Excerpts from a dataset
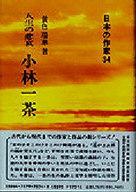 <<エッセイ・随筆>> 人生の悲哀 小林一茶 / 黄色瑞華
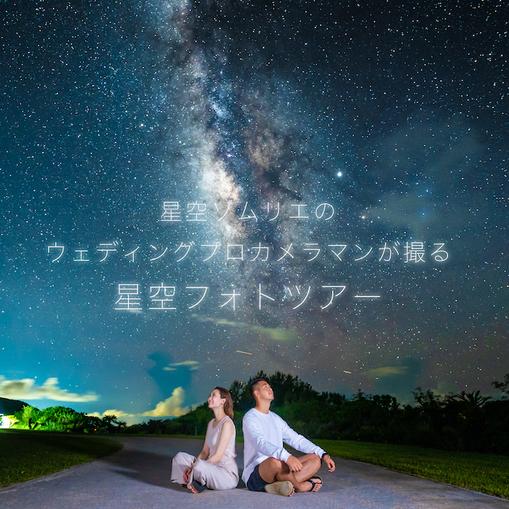 石垣島で星空フォトツアー 旅行記念などで星空フォトを撮りたい方はこちら。アロマや屋外ベットで癒しの場をご提供致します
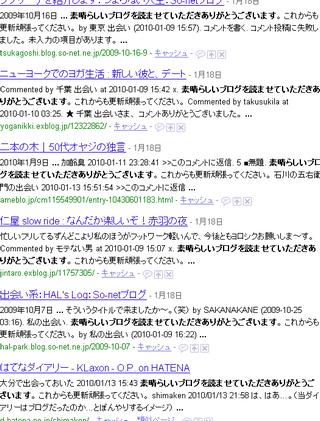 「素晴らしいブログを読ませていただきありがとうございます」の検索結果(google)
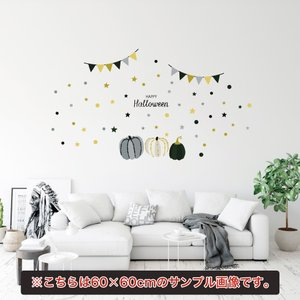 ハロウィン☆シール式ウォールステッカー halloween かぼちゃ おばけ ランタン 怖い パーテ...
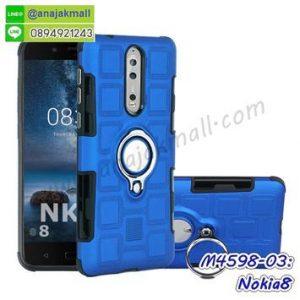 M4598-04 เคสยางกันกระแทก Nokia8 หลังแหวนแม่เหล็ก สีน้ำเงิน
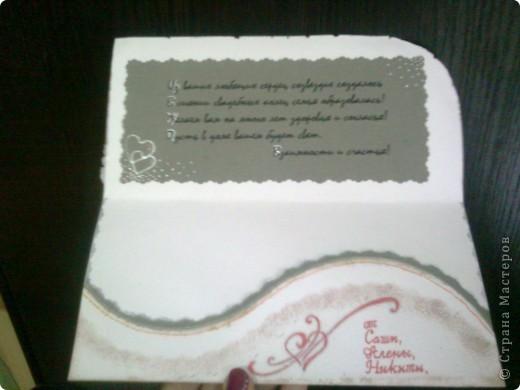 Свадебный конверт фото 3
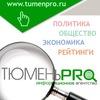 Информационное агентство ТЮМЕНЬPRO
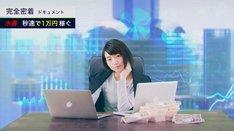 桜エビ~ず「エビ・バディ・ワナ・ビー」ミュージックビデオのワンシーン。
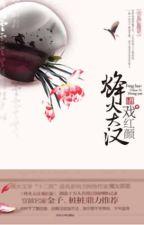 Great Han's Female General Wei Qi Qi by sakurada-chan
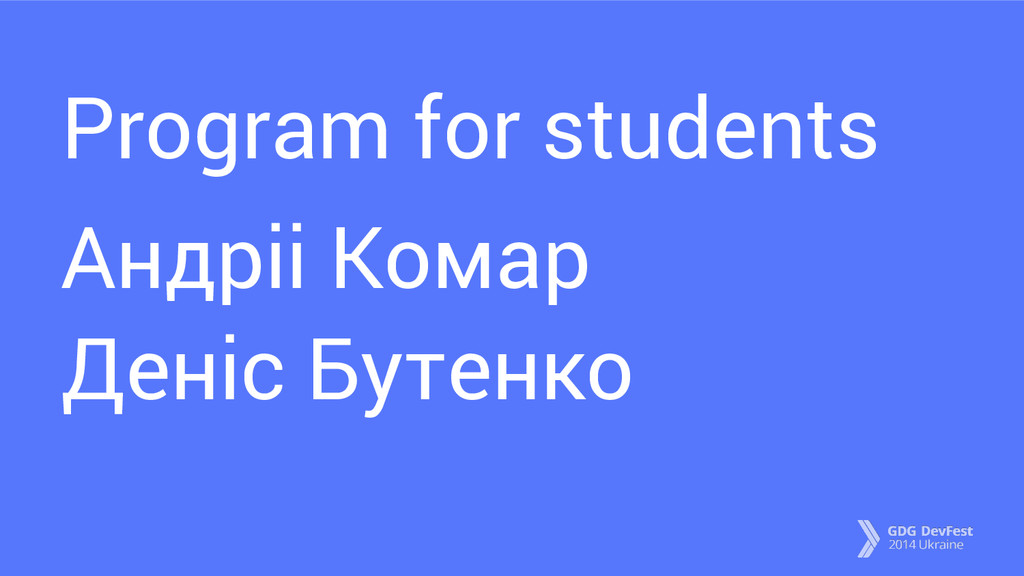 Program for students Андріі Комар Деніс Бутенко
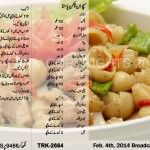 Szechuan Chicken Pasta Recipe in Urdu & English Masala TV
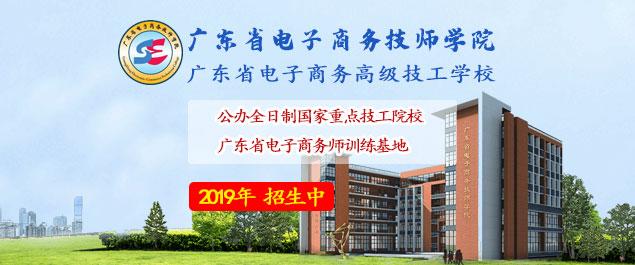广东省电子商务技师学院2019年招生简章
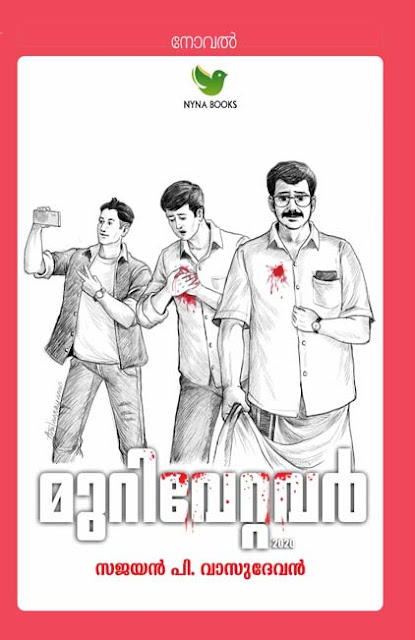മുറിവേറ്റവര് (നോവല് Paperback) By സജയന്.പി.വാസുദേവന്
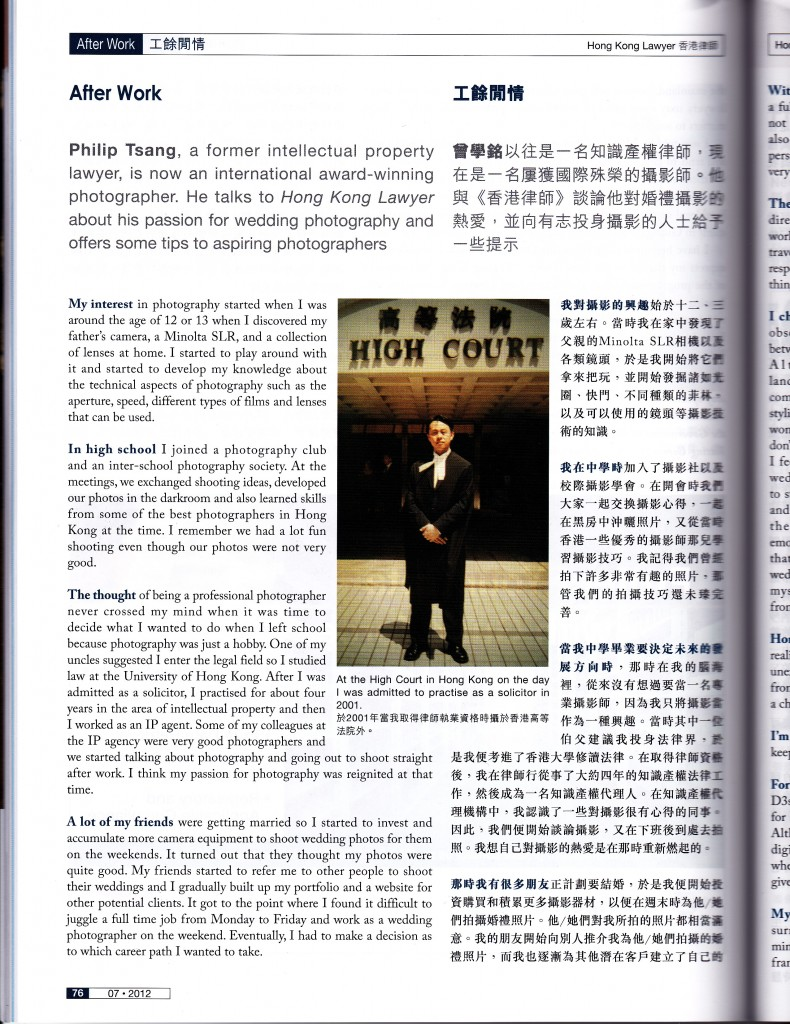 HK lawyer B 790x1024 Interview by Hong Kong Lawyer Journal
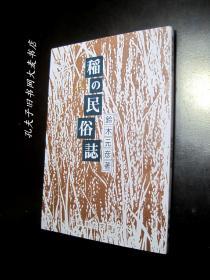 《稻の民俗志》作者 铃木元彦/签赠本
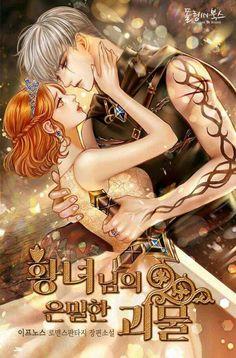 Beautiful Fantasy Art, Beautiful Artwork, All The Princesses, Grand Duke, The Empress, Manhwa Manga, His Eyes, Anime Couples, The Fool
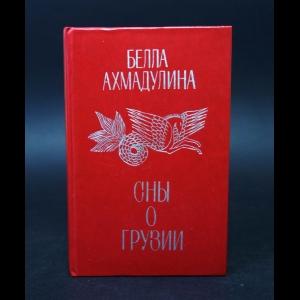 Ахмадулина Белла - Сны о Грузии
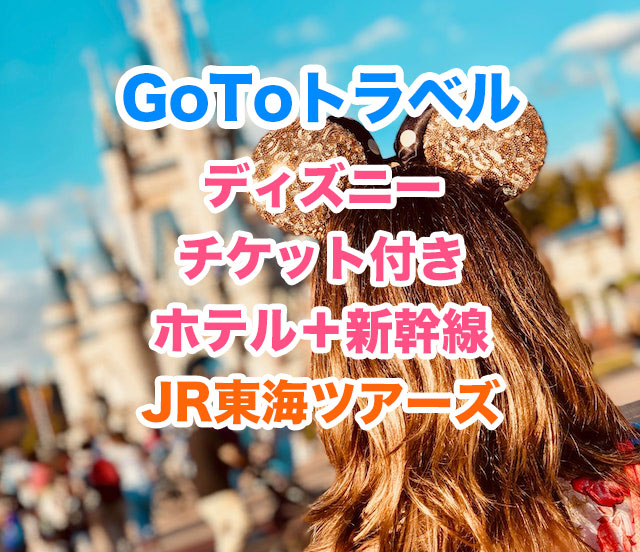 JR東海ツアーズのGoTo対象ディズニーチケット付プラン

**WHAT YOU SHOULD DO:** Keep out the pictures, and copy exactly the lines from the one that contains "Информационное агентство ТЮМЕНЬPRO" through the final line of the records above, both ends included.

**TASK RESULT:**
 Информационное агентство ТЮМЕНЬPRO
 桜エビ~ず「エビ・バディ・ワナ・ビー」ミュージックビデオのワンシーン。
 Great Han's Female General Wei Qi Qi by sakurada-chan
 Program for students Андріі Комар Деніс Бутенко
 Szechuan Chicken Pasta Recipe in Urdu & English Masala TV
广东省电子商务技师学院2019年招生简章
മുറിവേറ്റവര് (നോവല് Paperback) By സജയന്.പി.വാസുദേവന്
 HK lawyer B 790x1024 Interview by Hong Kong Lawyer Journal
 《稻の民俗志》作者 铃木元彦/签赠本
 Beautiful Fantasy Art, Beautiful Artwork, All The Princesses, Grand Duke, The Empress, Manhwa Manga, His Eyes, Anime Couples, The Fool
 Ахмадулина Белла - Сны о Грузии
 JR東海ツアーズのGoTo対象ディズニーチケット付プラン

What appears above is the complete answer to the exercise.